3 out of 5 stars | Goodreads
I received a copy of this book for free from the pubisher, in exchange for an honest review.
Opening with one of the most horrific beginnings I can remember in Young Adult fiction, The Coldest Girl In Coldtown starts with a young girl named Tana waking up after a party. After extricating herself from the bathtub in which she slept, she emerges into the living room to find the usual remains of a alcohol-fueled house party – empty bottles, bowls of half-eaten nibbles, clothes strewn around the room – along with the corpses of her friends and classmates. The only other person left alive happens to be her ex-boyfriend Aidan, whom she finds tied to a bed, and in the company of a vampire.

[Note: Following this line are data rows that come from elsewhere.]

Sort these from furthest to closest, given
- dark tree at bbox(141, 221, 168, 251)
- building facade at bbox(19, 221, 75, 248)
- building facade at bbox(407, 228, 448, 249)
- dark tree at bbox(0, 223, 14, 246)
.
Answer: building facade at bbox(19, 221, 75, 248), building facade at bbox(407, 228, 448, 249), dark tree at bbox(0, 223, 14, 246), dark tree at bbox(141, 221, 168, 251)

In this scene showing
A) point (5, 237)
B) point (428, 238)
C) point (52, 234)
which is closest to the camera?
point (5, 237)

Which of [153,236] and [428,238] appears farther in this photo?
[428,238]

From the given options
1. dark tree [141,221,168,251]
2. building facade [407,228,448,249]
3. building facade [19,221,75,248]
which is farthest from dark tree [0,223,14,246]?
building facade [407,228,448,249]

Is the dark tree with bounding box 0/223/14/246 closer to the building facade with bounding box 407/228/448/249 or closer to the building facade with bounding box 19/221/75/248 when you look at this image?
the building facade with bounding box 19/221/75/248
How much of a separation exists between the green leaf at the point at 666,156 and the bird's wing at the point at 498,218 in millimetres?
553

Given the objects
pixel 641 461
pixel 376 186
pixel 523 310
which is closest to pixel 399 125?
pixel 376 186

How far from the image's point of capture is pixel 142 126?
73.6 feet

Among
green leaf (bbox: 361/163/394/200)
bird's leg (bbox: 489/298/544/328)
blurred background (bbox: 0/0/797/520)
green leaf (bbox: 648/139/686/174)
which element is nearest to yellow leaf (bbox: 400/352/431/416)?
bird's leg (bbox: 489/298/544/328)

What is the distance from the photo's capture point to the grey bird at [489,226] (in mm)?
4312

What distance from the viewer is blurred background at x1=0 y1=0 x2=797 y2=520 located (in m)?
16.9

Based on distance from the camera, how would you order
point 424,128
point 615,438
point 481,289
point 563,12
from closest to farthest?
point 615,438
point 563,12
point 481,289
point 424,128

I have read in a couple of reviews that some people were put off by Tana’s ‘party girl image’. I don’t really understand this criticism: if I stopped reading a book because a character had an interest or trait that was unfamiliar to me then I’d never finish a book. Needless to say, I wouldn’t get very far in fantasy or science fiction. However, I did not really like Tana very much – for one, she was incredibly fickle. I was mostly confused about what she actually wanted: she couldn’t seem to decide whether she wanted to remain human or become a vampire, at times she was both strongly against and for the idea. Her relationship with Aidan was also pretty twisted and she allowed herself to be used as well as using him, which was sad. She’s obviously quite a troubled soul. Unlike Midnight and Winter, who were pretty much the ultimate ‘typical’ angsty Goth teens, and who probably have a perfectly normal home life that they’re unhappy with for reasons unknown. They just annoyed me more than anything.
I can’t really explain why, but this book just did not live up to the hype for me. In a world that’s over-saturated with vampire books and films, this didn’t feel like anything particularly original. I did like the idea of Coldtowns and mixing the archaic view of vampires with the new by introducing a reality TV show, but it just wasn’t enough. I felt the book really dragging in some spots; I don’t know if it was because I had about a week where I didn’t have time to read so the story sort of got broken into two.
Overall, not particularly my cup of tea. A good read for paranormal and vampire fans, but there was nothing of note for me here.